Waking up to the sun providing some beautiful lightning

Waking up to the sun providing some beautiful lightning

The last part of the trek was mostly spent walking downhill and luckily it didn’t rain in the morning making for near perfect trail conditions. Again the surroundings where nothing short of amazing making the whole trek an unforgettable experience. We ended the trek with a boat ride across the Inle lake, which is the perfect ending to the nature intense trekking.

The view from the boat, couldn't ask for better weather that day

The view from the boat, couldn’t ask for better weather that day

After a long warm shower, we where glad that we went ahead and booked the trek, even though it was in the rainy season. The scenery alone made it one of our most memorable experiences in Myanmar (together with temple hunting in beautiful Bagan) and the home stays added a humbling experience that makes you appreciate how lucky we are to be able to go on this trip or any trip for that matter. We got a sneak peek in to the daily lives of the local people and it was nice that the guide speaks enough dialects to act as a translator, so you can ask questions.

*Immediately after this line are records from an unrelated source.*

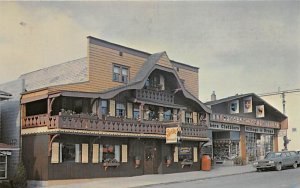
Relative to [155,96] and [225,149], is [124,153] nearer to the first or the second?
[155,96]

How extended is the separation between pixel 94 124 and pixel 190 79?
13160mm

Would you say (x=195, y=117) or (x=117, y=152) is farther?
(x=195, y=117)

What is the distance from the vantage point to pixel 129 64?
29.8 metres

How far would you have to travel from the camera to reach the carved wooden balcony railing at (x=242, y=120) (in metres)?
37.2

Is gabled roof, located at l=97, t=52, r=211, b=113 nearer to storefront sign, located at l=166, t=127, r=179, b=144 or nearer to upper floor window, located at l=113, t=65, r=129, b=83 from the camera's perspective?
upper floor window, located at l=113, t=65, r=129, b=83

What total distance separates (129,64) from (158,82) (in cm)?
287

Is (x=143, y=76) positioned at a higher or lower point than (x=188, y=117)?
higher

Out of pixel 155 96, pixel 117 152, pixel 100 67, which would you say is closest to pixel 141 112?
pixel 155 96

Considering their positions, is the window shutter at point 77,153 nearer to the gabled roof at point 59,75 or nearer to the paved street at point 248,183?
the gabled roof at point 59,75

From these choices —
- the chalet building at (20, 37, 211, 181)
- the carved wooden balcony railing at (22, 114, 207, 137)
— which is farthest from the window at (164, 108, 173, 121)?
the carved wooden balcony railing at (22, 114, 207, 137)

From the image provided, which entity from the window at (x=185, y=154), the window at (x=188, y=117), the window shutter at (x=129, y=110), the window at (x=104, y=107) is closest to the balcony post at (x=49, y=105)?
the window at (x=104, y=107)

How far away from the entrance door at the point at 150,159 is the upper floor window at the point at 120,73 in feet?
15.7

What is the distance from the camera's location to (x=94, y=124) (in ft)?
83.7

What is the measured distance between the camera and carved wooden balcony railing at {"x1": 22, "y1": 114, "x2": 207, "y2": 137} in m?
23.9
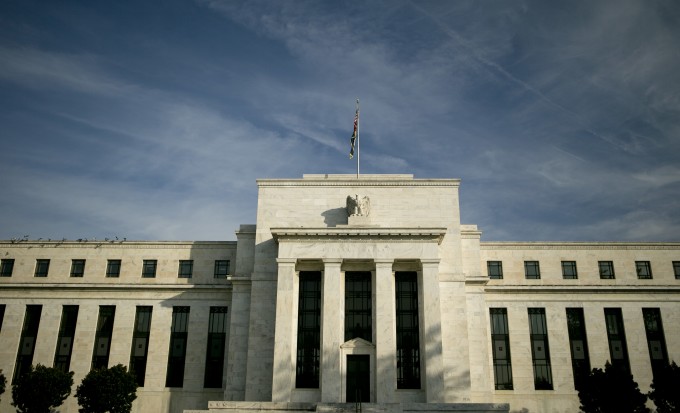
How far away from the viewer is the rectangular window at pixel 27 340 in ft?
149

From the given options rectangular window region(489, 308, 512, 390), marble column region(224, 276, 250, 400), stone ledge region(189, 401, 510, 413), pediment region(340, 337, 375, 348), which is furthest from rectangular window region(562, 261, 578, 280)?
marble column region(224, 276, 250, 400)

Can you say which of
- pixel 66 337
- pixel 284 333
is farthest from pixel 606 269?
pixel 66 337

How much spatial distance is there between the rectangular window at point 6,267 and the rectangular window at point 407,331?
3322 cm

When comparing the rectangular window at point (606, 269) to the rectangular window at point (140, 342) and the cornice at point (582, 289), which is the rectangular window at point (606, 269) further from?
the rectangular window at point (140, 342)

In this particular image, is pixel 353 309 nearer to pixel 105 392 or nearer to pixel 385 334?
pixel 385 334

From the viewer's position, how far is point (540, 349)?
4484 centimetres

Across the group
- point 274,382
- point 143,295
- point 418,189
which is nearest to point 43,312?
point 143,295

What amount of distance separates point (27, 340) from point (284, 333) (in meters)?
22.9

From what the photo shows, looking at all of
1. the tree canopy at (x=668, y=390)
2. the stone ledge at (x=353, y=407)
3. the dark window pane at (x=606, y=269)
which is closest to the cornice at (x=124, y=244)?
the stone ledge at (x=353, y=407)

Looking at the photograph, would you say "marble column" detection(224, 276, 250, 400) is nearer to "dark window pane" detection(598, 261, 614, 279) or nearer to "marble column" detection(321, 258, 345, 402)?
"marble column" detection(321, 258, 345, 402)

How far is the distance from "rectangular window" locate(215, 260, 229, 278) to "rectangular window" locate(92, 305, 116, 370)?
8.92 meters

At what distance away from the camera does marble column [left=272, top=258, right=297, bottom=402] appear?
38344mm

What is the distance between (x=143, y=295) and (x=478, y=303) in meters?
27.2

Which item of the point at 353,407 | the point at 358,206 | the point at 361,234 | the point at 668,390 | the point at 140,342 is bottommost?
the point at 353,407
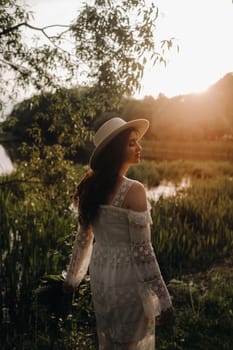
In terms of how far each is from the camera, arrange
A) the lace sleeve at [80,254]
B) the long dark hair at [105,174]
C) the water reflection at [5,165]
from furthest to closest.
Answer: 1. the water reflection at [5,165]
2. the lace sleeve at [80,254]
3. the long dark hair at [105,174]

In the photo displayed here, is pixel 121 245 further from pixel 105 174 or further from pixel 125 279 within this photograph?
pixel 105 174

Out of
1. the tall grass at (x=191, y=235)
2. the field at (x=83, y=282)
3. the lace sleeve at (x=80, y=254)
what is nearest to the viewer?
the lace sleeve at (x=80, y=254)

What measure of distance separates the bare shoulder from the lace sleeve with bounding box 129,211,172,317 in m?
0.05

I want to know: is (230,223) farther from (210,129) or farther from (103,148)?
(210,129)

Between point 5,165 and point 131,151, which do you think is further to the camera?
point 5,165

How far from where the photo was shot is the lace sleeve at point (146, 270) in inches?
107

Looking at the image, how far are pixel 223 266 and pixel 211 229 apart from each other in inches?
58.3

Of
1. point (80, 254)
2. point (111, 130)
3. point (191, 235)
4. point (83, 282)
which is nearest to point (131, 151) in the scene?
point (111, 130)

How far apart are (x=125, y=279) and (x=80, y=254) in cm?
57

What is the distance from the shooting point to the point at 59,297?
3711mm

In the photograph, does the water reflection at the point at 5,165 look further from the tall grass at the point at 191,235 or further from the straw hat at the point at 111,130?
the straw hat at the point at 111,130

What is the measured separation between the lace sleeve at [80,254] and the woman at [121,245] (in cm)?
24

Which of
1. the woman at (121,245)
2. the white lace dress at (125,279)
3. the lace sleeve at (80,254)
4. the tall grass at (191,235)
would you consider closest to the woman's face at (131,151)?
the woman at (121,245)

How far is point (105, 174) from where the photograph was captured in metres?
2.86
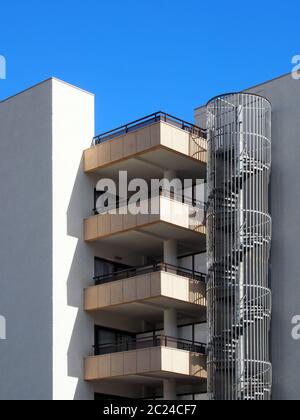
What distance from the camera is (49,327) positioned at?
44.2m

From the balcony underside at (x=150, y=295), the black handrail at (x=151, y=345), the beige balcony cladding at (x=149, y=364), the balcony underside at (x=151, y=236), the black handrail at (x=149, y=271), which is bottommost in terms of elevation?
the beige balcony cladding at (x=149, y=364)

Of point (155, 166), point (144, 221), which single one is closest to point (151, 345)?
point (144, 221)

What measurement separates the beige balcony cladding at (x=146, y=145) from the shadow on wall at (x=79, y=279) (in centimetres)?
84

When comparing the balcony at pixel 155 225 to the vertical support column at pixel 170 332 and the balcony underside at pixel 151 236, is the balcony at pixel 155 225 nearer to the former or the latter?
the balcony underside at pixel 151 236

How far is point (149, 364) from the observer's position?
142 ft

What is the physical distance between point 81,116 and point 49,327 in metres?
8.82

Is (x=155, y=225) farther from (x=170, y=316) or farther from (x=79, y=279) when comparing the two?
(x=79, y=279)

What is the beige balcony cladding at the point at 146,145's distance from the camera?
4466cm

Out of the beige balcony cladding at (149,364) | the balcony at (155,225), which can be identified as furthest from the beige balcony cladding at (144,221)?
the beige balcony cladding at (149,364)

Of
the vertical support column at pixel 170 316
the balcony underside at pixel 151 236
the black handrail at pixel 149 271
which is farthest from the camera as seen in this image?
the balcony underside at pixel 151 236

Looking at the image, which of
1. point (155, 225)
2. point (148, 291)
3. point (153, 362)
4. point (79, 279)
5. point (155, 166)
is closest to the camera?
point (153, 362)

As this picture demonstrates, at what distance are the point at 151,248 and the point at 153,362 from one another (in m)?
6.65
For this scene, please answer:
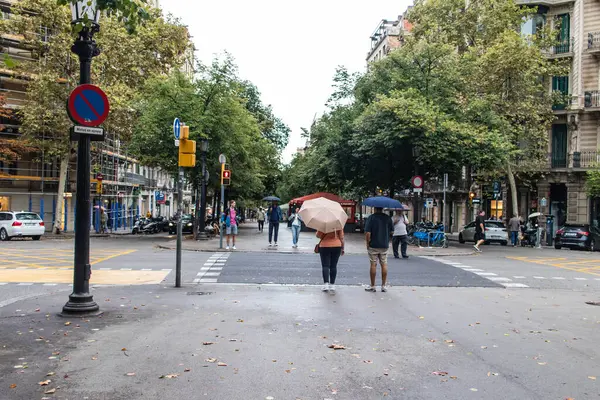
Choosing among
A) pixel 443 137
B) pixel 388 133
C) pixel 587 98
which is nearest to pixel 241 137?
pixel 388 133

One of the school in a local village

One of the school in a rural village

Where do I sign up?

If you’re interested to book the trekking, which we can highly recommend, you can visit Sam’s family restaurant at 21 Aung Chan Thar St in Kalaw. You can also call them at +95 81 81 50237 or e-mail them at samtrekking@gmail.com. The more people that are in the group the lower the per person price gets, we payed 45000 kyat per person in a 5 person group. They prepare vegetarian meals upon request during the trek and can accommodate for any food allergies.

We’ll leave you with our top tips for doing the Kalaw to Inle trek:

– Ask about your guide, his motivation and experience. He plays a big part in how you experience the trek so make sure you guys click before spending 3 days running after him 🙂

– Inform your hotel in Kalaw you’ll be arriving early with the night bus, to avoid having to sleep in the cold on a bench. (If you’re curious about our experience on the night bus from Bagan to Kalaw, read our story over here)

– Bring cookies for when you get hungry after arriving at the home stay and while the food is being prepared. They put out amazing feasts made most of the time on a single open fire so patience is a virtue.

– Wear comfortable shoes that can get wet, as it’s bound to happen during the 3 days.